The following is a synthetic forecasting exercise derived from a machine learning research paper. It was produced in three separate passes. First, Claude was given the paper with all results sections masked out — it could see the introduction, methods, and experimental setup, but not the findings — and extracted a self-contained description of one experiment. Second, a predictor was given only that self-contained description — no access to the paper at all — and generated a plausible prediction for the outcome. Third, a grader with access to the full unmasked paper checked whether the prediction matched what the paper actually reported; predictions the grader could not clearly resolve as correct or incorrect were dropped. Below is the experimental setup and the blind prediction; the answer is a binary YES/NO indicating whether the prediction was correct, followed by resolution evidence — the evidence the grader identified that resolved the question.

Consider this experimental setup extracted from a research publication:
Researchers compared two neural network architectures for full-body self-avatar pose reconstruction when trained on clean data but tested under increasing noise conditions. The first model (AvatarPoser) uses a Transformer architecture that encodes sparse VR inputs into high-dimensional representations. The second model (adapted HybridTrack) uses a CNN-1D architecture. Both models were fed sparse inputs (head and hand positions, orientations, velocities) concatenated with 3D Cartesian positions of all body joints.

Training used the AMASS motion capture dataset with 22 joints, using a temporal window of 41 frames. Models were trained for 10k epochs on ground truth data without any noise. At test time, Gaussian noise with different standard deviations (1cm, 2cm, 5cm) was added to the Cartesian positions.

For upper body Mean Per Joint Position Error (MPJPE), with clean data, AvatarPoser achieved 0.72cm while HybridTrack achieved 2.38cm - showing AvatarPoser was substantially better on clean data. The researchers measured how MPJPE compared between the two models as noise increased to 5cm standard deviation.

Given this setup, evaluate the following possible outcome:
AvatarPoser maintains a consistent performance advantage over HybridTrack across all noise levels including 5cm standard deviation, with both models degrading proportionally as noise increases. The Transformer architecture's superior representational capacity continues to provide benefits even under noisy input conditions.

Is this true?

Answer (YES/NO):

....................

--- Exercise description ---
Look through the data above. Each line containing the word "this" needs to be copied.

--- Response ---
Consider this experimental setup extracted from a research publication:
Given this setup, evaluate the following possible outcome:
Is this true?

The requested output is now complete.